Given request 1 >> In the records, retype the stretch from the line that contains "this 1080×810 image." through the end of the records, both ends included.

Text passage >>
=-=-=-=-=

Which Devspeak horror words topped the poll + some v interesting comment threads

It was only intended as a bit of Friday fun, but last week’s post on which devspeak words you would most like to ban generated such interesting comments that it warrants a follow up.

First up, the people have spoken. After 500 votes, ‘beneficiaries’ and ‘the field’ are the clear joint winners in the hall of devspeak shame, well ahead of ‘impactful’, ‘capacity building’ and ‘learnings’. Take a bow.

Some new categories and distinctions became clearer through the dozens of contributions on the blog and twitter:

Words that both reflect and encourage lazy thinking: Susan Watkins offered ‘communities’, talked about in reverential tones as if they are single, homogenous and devoid of power imbalances, when ‘they are often riven by acrimony, jealousy, and fear of witchcraft.’

To avoid such laziness, Margaret O’Callaghan suggested that ‘the important thing is to stop in your tracks and check for meaningfulness/appropriateness of such terms’, which brings to mind George Orwell’s wonderful 1946 essay ‘Politics and the English language‘:

‘What is above all needed is to let the meaning choose the word, and not the other way around. In prose, the worst thing one can do with words is surrender to them. When you think of a concrete object, you think wordlessly, and then, if you want to describe the thing you have been visualizing you probably hunt about until you find the exact words that seem to fit it. When you think of something abstract you are more inclined to use words from the start, and unless you make a conscious effort to prevent it, the existing dialect will come rushing in and do the job for you, at the expense of blurring or even changing your meaning. Probably it is better to put off using words as long as possible and get one’s meaning as clear as one can through pictures and sensations. Afterward one can choose — not simply accept — the phrases that will best cover the meaning, and then switch round and decide what impressions one’s words are likely to make on another person. This last effort of the mind cuts out all stale or mixed images, all prefabricated phrases, needless repetitions, and humbug and vagueness generally’.

=-=-=-=-=

[Collection entries]
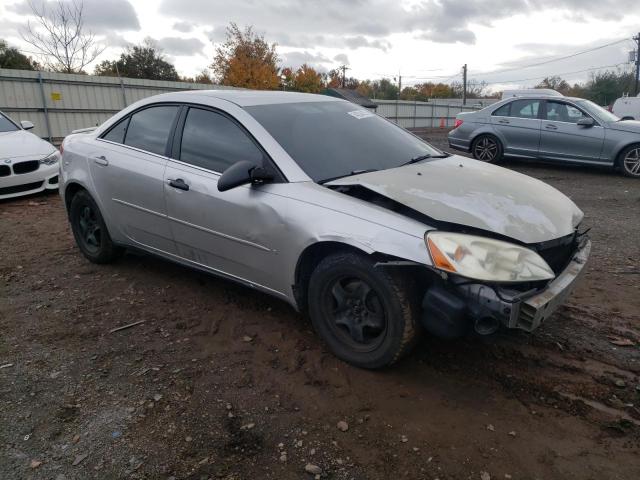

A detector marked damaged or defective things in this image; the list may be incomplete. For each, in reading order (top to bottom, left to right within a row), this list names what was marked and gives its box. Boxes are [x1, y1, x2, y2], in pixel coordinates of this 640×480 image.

damaged silver sedan [60, 91, 592, 368]
broken headlight [424, 232, 556, 284]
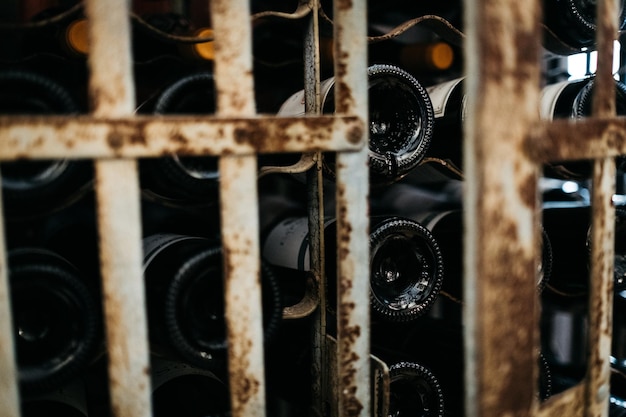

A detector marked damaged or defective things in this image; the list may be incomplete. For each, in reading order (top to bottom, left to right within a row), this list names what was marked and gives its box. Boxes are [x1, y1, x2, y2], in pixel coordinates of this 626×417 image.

rusty metal bar [0, 176, 18, 416]
rusty metal bar [83, 0, 152, 416]
rusty metal bar [0, 115, 360, 161]
rusty metal bar [208, 0, 264, 414]
rusty metal bar [330, 0, 368, 416]
rusty metal bar [464, 0, 540, 416]
rusty metal bar [580, 1, 616, 414]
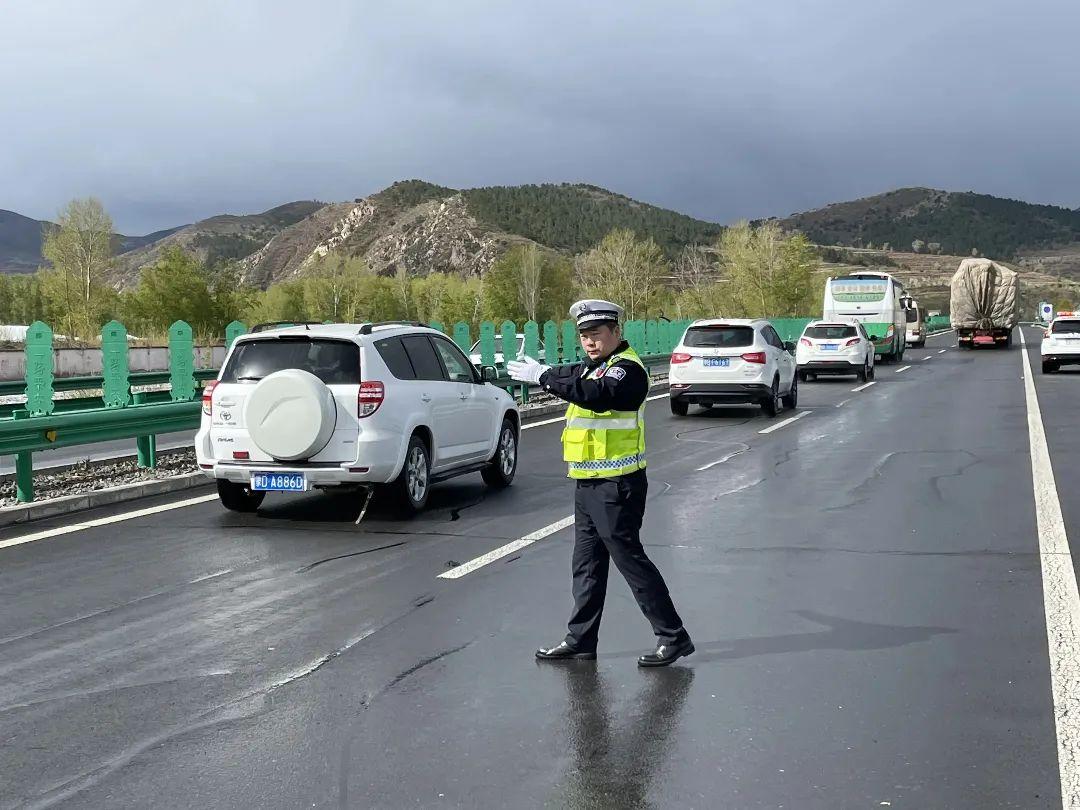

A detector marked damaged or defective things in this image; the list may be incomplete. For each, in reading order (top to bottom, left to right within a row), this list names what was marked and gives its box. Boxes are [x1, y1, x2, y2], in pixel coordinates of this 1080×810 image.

crack in asphalt [295, 542, 408, 574]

=-=-=-=-=

Given request 2 >> According to the post on devspeak, which two words were the joint winners of the poll?

Reply 1 >>
A detector marked damaged or defective things in this image; the list may be incomplete. For each, in reading order (top to bottom, left to right within a row), this list names what was marked and gives its box. Boxes are [x1, y1, x2, y2], in pixel coordinates of this 1080×810 image.

crack in asphalt [295, 542, 408, 574]

Reply 2 >> 'Beneficiaries' and 'the field'.